Stored data:
━━━━━━
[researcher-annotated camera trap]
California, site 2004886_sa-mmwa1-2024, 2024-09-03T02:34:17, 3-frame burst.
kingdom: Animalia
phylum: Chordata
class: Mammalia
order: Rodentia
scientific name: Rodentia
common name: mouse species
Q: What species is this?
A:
━━━━━━
Your answer must hold the line containing "class: Mammalia" and all lines after it in the entries above, exactly, and nothing else.

ANSWER SPACE
class: Mammalia
order: Rodentia
scientific name: Rodentia
common name: mouse species
Q: What species is this?
A:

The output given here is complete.